Shiori

AI & Chat

Shiori can use a large language model for two things: sentence explanations in the reader and conversation practice in the Production view. The LLM is optional — every other feature works without one.

Providers

Configure a backend under Settings → AI. Three providers are supported:

ProviderWhat you needNotes
AnthropicAPI key + model nameKey is stored locally in settings.json and sent only to the Anthropic API. Leave the field empty to use the ANTHROPIC_API_KEY environment variable instead.
Ollama (local)Ollama installed and runningModels run entirely on your machine; nothing leaves it.
Custom endpointBase URL, model, optional API keyAny server speaking the OpenAI chat-completions dialect: LM Studio, llama.cpp server, vLLM, or a cloud provider.

The bottom of the page shows the currently active backend, or "none" if the configuration is incomplete.

Ollama details

  • Detection — the settings page probes the server (default http://localhost:11434) and shows its status: running with version and installed-model count, or "not reachable" with a pointer to install Ollama from ollama.com. A refresh button re-probes.
  • Model picker — when the server is reachable, a dropdown lists every installed model with its size on disk and parameter count.
  • In-app pulls — type a model name (e.g. qwen3:8b) and press Pull; download progress streams into a progress bar in the settings page. Japanese-capable suggestions: qwen3, gemma3, llama3.1-swallow.
  • Fully offline — once a model is pulled, explanations and chat work with no network at all.
  • The first request after a cold start loads the model into memory and can take tens of seconds; this is normal.

The server URL field accepts a remote address too (e.g. an Ollama instance on another machine on your network).

What the LLM powers

  • Sentence explanations in the Reading view: an explanation of the current sentence's grammar and structure, on demand.
  • Conversation practice in the Production view, described below.

If no backend is configured, the Production input area is replaced by a note pointing to Settings → AI.

Production chat

Production is a chat with a native-speaker persona. The design separates conversation from correction:

  • The partner converses, never corrects. It replies only in Japanese, reacts, asks follow-ups, and responds to what you meant — corrections never appear inside its replies.
  • Corrections come back as a paper-style write-up of your own messages. Each model call returns both the reply and a set of annotations on your latest message, rendered as colored underlines:
UnderlineMeaning
RedGrammatically wrong
OrangeCorrect but unnatural or clunky

Hover an underline to read the note (a short English explanation with the natural alternative). Clicking an underlined word opens the right panel with the dictionary entry and the write-up note stacked together.
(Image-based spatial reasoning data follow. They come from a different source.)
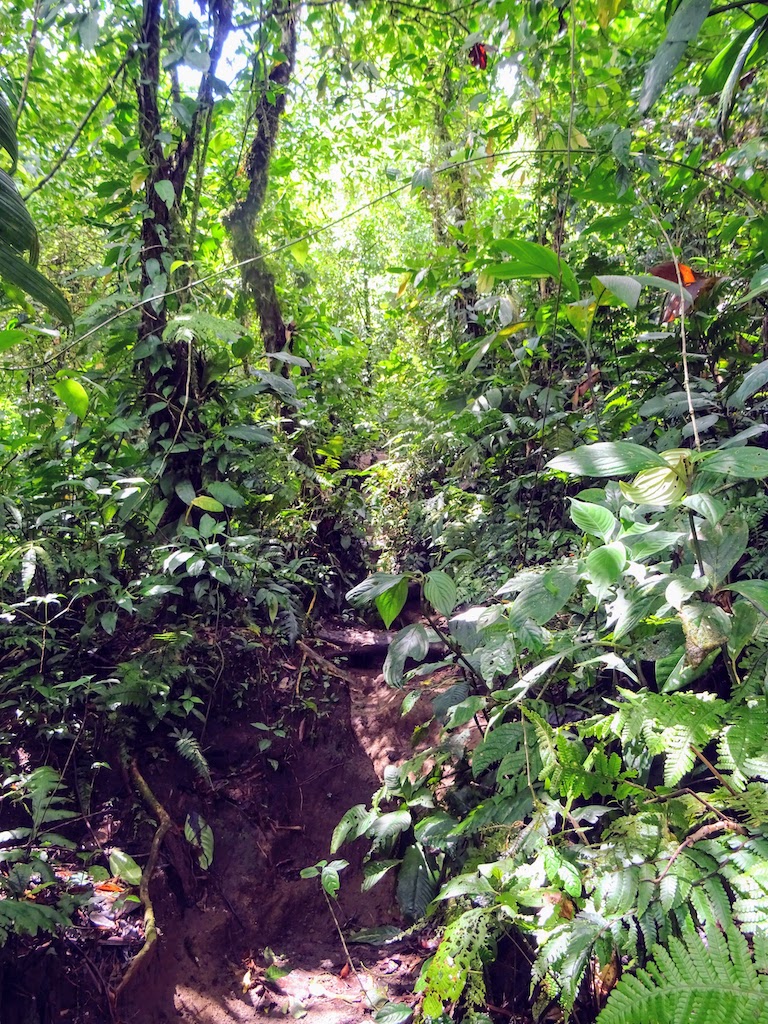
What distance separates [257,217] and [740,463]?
386 centimetres

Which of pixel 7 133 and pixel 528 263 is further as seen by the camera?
pixel 528 263

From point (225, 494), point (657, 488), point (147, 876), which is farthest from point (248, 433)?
point (657, 488)

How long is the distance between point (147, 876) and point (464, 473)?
2679 millimetres

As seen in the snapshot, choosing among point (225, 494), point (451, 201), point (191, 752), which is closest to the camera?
point (191, 752)

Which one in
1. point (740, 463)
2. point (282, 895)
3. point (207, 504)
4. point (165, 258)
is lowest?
point (282, 895)

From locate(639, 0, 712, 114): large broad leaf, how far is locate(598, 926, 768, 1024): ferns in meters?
1.54

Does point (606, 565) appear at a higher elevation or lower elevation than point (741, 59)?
lower

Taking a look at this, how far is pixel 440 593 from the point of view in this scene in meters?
1.58

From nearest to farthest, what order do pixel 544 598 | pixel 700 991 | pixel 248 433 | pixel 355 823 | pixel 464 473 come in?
pixel 700 991 → pixel 544 598 → pixel 355 823 → pixel 248 433 → pixel 464 473

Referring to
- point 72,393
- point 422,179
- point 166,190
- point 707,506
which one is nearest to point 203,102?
point 166,190

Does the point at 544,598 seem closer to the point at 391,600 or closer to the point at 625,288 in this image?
the point at 391,600

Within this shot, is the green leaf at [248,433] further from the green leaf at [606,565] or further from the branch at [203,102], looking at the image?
the green leaf at [606,565]

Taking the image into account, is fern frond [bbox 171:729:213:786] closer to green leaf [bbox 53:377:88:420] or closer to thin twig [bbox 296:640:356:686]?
thin twig [bbox 296:640:356:686]

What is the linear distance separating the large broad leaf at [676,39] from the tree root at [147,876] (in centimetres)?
257
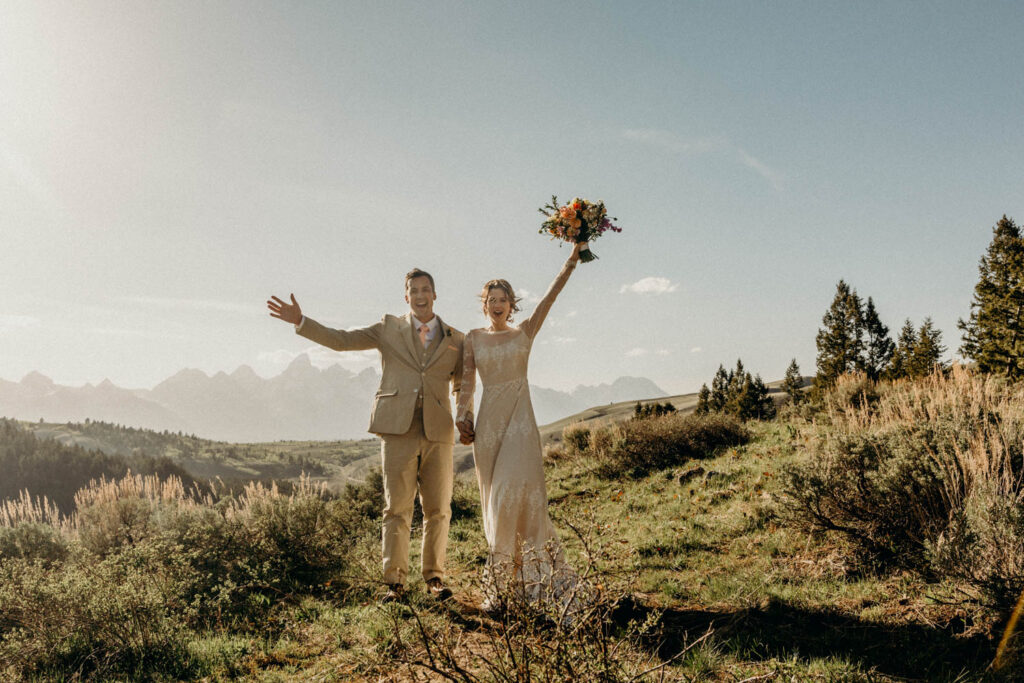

Annotations are anchored by exact quotes from your message. A quoted span the model invents (one that does not appear verbatim in what you wrote) is dropped rather than guessed at — no underline is better than a wrong one. A message with nothing to flag gets no underlines.

Clickable words

Every message — yours and the partner's — runs through the same morphological pipeline as the reader: conjugated phrases group together, and clicking any Japanese word opens the right panel with its reading, dictionary entry, and conjugation summary. From there, Learn adds the word to your reviews, and Known / Ignore set its status, exactly as in the reader. See Reviews & SRS for what happens next.

Level calibration

The partner's Japanese is calibrated from three signals:

  1. Recorded vocabulary — your known-word count maps to a rough JLPT band that seeds the prompt.
  2. Your own writing — the model is told this estimate may lag reality and that your actual messages are the better signal, so a small recorded vocabulary never caps the conversation.
  3. The challenge dial — a dropdown next to the input box: Match my level, Push me a little (the default), or Full immersion (natural native Japanese, no simplification). Changing it saves immediately and applies from your next message.

Conversations

The left sidebar lists past conversations; hovering shows the full title, message count, and start date. Conversations persist in the database — reopen one to continue it, or delete it with the trash button. New conversation starts a fresh thread.

In the input box, Enter sends and Shift+Enter inserts a newline.

Privacy

Only the text needed for the feature leaves the app, and only to the provider you configured: the sentence being explained, or the conversation history plus the level hint described above. Nothing else — no library contents, no statistics, no review data — is ever sent. With Ollama (or a local custom endpoint such as LM Studio), nothing leaves your machine at all.